Copy out, word for word, the lines of the listing below, starting at the line that contains "Is the lake" and ending at the end of the listing.

-- begin Records shown --

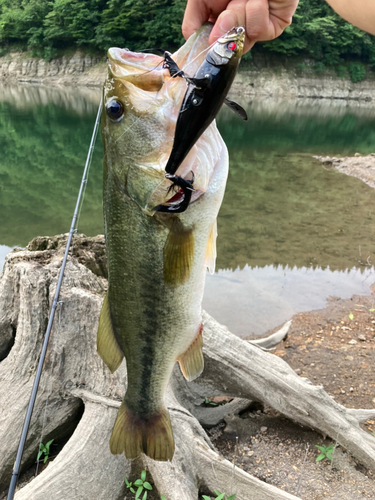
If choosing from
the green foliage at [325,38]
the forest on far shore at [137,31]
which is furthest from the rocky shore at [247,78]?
the green foliage at [325,38]

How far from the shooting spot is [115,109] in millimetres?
1624

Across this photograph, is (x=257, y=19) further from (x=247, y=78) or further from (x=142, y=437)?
(x=247, y=78)

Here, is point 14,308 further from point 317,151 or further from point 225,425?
point 317,151

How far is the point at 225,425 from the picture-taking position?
143 inches

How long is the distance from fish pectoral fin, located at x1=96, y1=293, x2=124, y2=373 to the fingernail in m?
1.42

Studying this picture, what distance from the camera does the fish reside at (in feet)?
5.19

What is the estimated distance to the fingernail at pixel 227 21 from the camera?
151 centimetres

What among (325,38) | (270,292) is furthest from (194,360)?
(325,38)

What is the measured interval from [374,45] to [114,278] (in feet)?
188

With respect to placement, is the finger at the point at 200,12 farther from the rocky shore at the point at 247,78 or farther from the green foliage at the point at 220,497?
the rocky shore at the point at 247,78

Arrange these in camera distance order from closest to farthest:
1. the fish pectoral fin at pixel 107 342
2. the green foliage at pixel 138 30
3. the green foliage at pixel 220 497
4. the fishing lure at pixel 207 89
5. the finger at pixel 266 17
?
the fishing lure at pixel 207 89, the finger at pixel 266 17, the fish pectoral fin at pixel 107 342, the green foliage at pixel 220 497, the green foliage at pixel 138 30

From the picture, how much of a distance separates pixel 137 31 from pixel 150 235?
47.0 metres

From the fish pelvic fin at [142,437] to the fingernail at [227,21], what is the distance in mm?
1984

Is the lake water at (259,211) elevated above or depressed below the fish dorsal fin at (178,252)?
below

-- end Records shown --

• **Task answer**:
Is the lake water at (259,211) elevated above or depressed below the fish dorsal fin at (178,252)?
below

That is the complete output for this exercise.